Newsgroups: comp.sys.amiga.advocacy
Path: utzoo!utgpu!news-server.csri.toronto.edu!rpi!zaphod.mps.ohio-state.edu!menudo.uh.edu!sugar!peter
From: peter@sugar.hackercorp.com (Peter da Silva)
Subject: Re: MIPS (was Re: NeXT Press Release)
Message-ID: <1991Apr28.124704.13825@sugar.hackercorp.com>
Organization: Sugar Land Unix -- Houston, TX
References: <8107@jhunix.HCF.JHU.EDU> <72561@eerie.acsu.Buffalo.EDU> <1991Apr24.043828.7213@uokmax.ecn.uoknor.edu>
Distribution: comp
Date: Sun, 28 Apr 1991 12:47:04 GMT

Will you guys take the CISC versus RISC flamage elsewhere (like comp.arch.mips.
is.better.than.sparc.no.it.isnt)? Anyone who can look at systems and claim that
traditional CISC chips have any advantage in a normal workstation is fooling
themselves.

CISC still has an advantage at the low end, where the memory subsystem isn't
fast enough to keep those RISC monsters fed, but that's fading fast. Certainly
the A3000 is fast enough to feed a RISC chip, and a RISC co-processor card (not
those sluggish transputers... a real RISC like a MIPS or SPARC (or maybe an HP
snake :->)) would be killer. The older 2000 and 500 are better off with a
680x0. I would expect a RISC chip on one of them to actually slow things down.
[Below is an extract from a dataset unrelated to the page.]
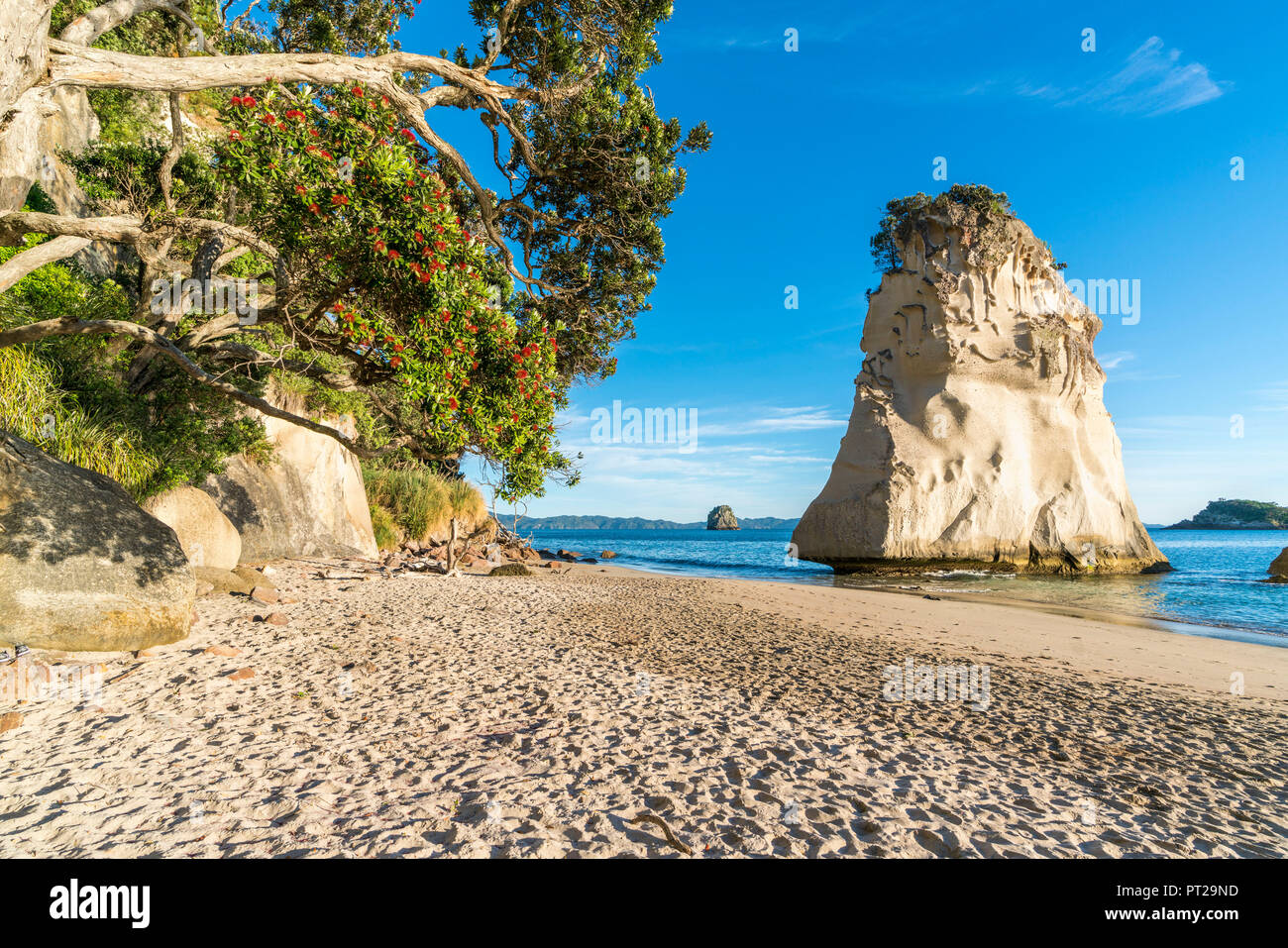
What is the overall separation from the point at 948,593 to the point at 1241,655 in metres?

CISC also has an advantage in the embedded controller market, where memory
constraints limit you to assembly and Forth.

At the very high end, with separate data and instruction memory and many-way
interleaved data memory, the ability of CISCs to schedule multiple data
requests per instruction might give them a bit of an advantage too. There
they're competing with superscalar and VLIW, though.

But for a workstation, running UNIX, why go with a CISC in a new box?